Dr. Dorian Koçi, on this occasion said that the collection of Lloshi’s works is a precious help that specifies many things in the field of albanology, linguistics and beyond. But how did “Albanian Language Treasures of Biblical Society 1815-1883” emerge? Exactly 45 years ago (spring of 1972), two Albanian scholars, Arben Puto and Xhevat Lloshi, visited London for the first time. Then, the British archives were opened on World War II section. Lloshi recalls that he suddenly reveals some unknown documents about Albania belonging to the Biblical Society nearly 200 years ago. These documents were related with the beginnings of Albanian language.
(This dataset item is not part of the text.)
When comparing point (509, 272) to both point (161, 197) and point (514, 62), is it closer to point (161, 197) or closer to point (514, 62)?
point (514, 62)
Most of the 590 documents consist of reports of the “Bible Society” regarding the translation of the Bible into Albanian. The principle of this society was to translate the Bible in all languages. The Orthodox and Catholic Church embraced this principle initially, but later they weren’t very happy with the Albanian translation. The scriptures in Albanian, regardless of the alphabet used, began to be published and spread everywhere. The Orthodox and Catholic mindset was that the Word of God had to be preached in either Greek or Latin. In C. Haminlin’s letter from Bebek to T.Lloyd Philips in Istanbul in 1857, among other things, it says: “The Greek Church has made great efforts to helenize Albanians by building and opening up many Greek schools …”
Indeed, the mentality of traditional churches in Albania, (Catholic and Orthodox) would be replaced by the pragmatic mindset of the Protestant church, which had a new concept about spreading the Scripture.The Bible translation was initially entrusted to Vangjel Mexi, who sadly passed away before finishing it completely. After that, the job was given to Konstandin Kristoforidhi. In June 1957, Kristoforidhi contacted to translate the Bible, drafts as a report to the Agency “Memorandum for Albanian Language” and then “Notes on Albania. Language and Translation of the Scriptures “.
In the end, the Director of National Historical Museum, Dr. Dorian Koçi, read a few pages from the book.